All of the above tests need to be completed within 3~4 days after admission.
(B) The significance of the test results
1, etiological diagnosis Hepatitis virus serology test helps to diagnose the etiology of cirrhosis, such as hepatitis B and C virus. Unless emergency surgery, it is best to control HBV-DNA value below 103 copies/ml before surgery and continue antiviral treatment for 2~3 years after surgery to maintain liver function and prevent deterioration or even failure of liver function. If the viral test is negative, immunological tests need to be considered to help diagnose liver diseases such as schistosomiasis, autoimmune and cholestasis. Etiological diagnosis is also extremely important in guiding the selection of the procedure. Different etiologies of cirrhosis lead to different results of the same treatment. For example, for portal hypertension caused by schistosomiasis cirrhosis, various surgical approaches can achieve better results and fewer postoperative complications.
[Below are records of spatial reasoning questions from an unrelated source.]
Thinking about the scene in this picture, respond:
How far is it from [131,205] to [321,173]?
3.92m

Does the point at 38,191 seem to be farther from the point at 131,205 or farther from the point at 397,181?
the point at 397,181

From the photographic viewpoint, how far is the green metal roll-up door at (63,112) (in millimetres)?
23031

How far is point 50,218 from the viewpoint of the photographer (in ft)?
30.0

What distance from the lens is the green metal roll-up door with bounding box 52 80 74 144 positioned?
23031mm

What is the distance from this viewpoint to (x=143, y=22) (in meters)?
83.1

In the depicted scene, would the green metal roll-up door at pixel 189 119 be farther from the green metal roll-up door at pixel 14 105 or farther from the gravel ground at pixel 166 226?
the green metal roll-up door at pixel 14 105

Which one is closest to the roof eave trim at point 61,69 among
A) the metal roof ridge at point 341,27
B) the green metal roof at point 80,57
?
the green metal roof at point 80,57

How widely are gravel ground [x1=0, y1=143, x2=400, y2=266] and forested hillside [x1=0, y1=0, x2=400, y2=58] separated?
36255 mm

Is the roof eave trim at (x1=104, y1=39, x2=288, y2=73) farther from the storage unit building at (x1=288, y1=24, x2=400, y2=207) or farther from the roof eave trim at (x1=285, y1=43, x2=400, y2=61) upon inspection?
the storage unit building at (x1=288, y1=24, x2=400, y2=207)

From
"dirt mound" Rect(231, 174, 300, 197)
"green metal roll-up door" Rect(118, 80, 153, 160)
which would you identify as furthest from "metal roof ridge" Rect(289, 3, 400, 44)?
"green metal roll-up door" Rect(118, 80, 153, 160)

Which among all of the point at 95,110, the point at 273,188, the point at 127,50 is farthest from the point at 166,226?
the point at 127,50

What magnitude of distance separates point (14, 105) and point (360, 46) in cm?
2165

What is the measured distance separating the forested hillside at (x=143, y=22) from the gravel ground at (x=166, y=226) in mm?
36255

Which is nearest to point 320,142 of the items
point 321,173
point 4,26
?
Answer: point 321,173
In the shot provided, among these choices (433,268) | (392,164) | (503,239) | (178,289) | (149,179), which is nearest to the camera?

2. Assessment of liver reserve function Liver reserve function mainly reflects the patient’s tolerance to surgery, and Child-Pugh classification is commonly used at present (see Table 1). Those with liver function grade A have good tolerance for surgery; those with liver function grade B have higher surgical risk; those with liver function grade C, in principle, cannot undergo traditional surgery and can only be candidates for liver transplantation. Since Child-Pugh classification sometimes does not accurately reflect liver reserve function, it must be combined with liver volume measurement. Hepatic spiral CT has become the most commonly used method for clinical measurement of liver volume at home and abroad. A liver with insignificant shrinkage is better tolerated for surgery, even though liver function is poor. On the contrary, if the liver volume is significantly reduced, even if the liver function is better, it means that the liver function is already in a critical state and cannot withstand the surgical blow, and the risk of surgery is extremely high.
3. Assessment of the degree of portal hypertension The assessment of the degree of portal hypertension includes determining the degree of hypersplenism and the degree of varices.